Turning pharma castoffs into an instant fortune, Vivek Ramaswamy’s Myovant bags a $218M IPO
In a flashback to the bubbly IPO boom of 2014, Myovant Sciences has rung up $218 million in an overnight windfall after pricing 14.5 million shares at $15 a pop — the high end of the range. Shares will start trading today as the market weighs in on Vivek Ramaswamy’s latest overnight Wall Street coup.
The former hedge fund manager turned an Alzheimer’s reject at GlaxoSmithKline into a $315 million IPO for Axovant $AXON last year, steering the failed therapy straight into a Phase III paid for by his investor fans.
This year’s IPO — a record setter for 2016 — is built on a deal with Takeda, which handed over rights to a therapy called relugolix in exchange for a minority stake in the company. That drug is now headed into a trio of late-stage studies for uterine fibroids, endometriosis-associated pain and prostate cancer. Its second drug is RVT-602, an oligopeptide kisspeptin analog for the treatment of female infertility.
That’s the basis of a new women’s health biotech with an inspired cast of leaders. The biotech — created just last June — is being helmed by Lynn Seely, the former CMO at Medivation. And former HHS Secretary Kathleen Sebelius sits on the board.
Ramaswamy went into the IPO with a Big Pharma ally in its corner. A couple of days ago Pfizer stepped up along with BB Biotech AG to flag their interest in investing $30 million each into the IPO. Pfizer in exchange gets a front row seat at the company, which currently is manned by a skeleton crew of 9, and first rights to negotiate a deal to buy or license Myovant’s assets.
The market turned chilly toward the end of 2015, then took a brutal turn for biotech as a bear market savaged stocks and thinned the ranks of IPO seekers. Even the latest gene editing offering from CRISPR Therapeutics failed to stay in range recently. But the 30-year-old Ramaswamy has breezed his way to another big score without any of the heavy lifting in R&D and team building that’s usually required to qualify for this kind of reception.
Ramaswamy is still able to mesmerize the faithful with promises of big things to come from high-risk biotech assets. It’s an increasingly rare trait in the industry.

● ● ● ●

» **THE PROBLEM**
Translate this sentence from the Myovant IPO article into Spanish: "Even the latest gene editing offering from CRISPR Therapeutics failed to stay in range recently."

» **DATA UNDER STUDY**
● ● ● ●

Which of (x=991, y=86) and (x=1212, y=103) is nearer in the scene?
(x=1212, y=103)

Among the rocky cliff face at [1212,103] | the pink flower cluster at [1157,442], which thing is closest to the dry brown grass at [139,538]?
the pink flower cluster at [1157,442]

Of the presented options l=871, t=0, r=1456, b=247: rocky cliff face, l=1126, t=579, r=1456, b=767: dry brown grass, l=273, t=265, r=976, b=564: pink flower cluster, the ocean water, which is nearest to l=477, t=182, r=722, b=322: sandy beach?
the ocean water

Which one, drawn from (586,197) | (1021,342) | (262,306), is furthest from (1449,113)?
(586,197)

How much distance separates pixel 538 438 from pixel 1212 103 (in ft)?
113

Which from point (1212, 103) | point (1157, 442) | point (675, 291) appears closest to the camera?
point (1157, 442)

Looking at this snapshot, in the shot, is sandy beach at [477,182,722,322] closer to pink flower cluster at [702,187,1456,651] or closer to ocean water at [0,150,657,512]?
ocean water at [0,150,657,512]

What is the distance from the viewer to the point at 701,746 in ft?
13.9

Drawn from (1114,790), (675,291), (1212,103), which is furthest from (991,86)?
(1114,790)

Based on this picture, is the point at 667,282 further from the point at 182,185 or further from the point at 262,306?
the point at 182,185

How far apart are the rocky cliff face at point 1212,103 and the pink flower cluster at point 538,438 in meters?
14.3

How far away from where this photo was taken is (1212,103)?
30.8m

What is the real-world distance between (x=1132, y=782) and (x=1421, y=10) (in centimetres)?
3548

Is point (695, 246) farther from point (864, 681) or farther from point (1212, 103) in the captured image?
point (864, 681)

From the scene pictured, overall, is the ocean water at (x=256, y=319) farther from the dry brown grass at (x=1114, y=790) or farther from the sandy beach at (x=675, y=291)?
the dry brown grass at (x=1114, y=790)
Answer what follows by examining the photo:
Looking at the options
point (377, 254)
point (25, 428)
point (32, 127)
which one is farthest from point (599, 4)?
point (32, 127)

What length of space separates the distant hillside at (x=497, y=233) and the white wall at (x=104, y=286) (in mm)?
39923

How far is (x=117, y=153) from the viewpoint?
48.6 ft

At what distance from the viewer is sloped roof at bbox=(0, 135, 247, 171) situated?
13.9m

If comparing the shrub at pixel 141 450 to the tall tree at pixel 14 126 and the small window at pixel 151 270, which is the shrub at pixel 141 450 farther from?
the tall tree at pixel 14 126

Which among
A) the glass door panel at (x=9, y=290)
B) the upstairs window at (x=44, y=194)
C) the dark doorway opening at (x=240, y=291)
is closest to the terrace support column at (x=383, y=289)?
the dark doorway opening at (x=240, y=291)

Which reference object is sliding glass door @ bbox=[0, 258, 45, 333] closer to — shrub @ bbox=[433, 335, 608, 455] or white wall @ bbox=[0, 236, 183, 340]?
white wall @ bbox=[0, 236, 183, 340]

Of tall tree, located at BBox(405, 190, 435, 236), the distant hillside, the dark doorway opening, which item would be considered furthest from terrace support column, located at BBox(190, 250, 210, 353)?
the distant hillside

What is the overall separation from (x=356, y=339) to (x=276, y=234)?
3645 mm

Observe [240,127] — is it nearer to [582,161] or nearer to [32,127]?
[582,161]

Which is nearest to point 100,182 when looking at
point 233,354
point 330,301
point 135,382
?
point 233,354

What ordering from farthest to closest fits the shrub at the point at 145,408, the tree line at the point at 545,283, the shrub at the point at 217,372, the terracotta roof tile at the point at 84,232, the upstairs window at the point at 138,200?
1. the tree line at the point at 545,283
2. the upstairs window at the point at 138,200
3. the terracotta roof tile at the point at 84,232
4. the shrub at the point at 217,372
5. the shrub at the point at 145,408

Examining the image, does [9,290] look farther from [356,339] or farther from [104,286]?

● ● ● ●

» **RESULT OF THIS EXERCISE**
Incluso la más reciente oferta de edición genética de CRISPR Therapeutics no logró mantenerse dentro del rango recientemente.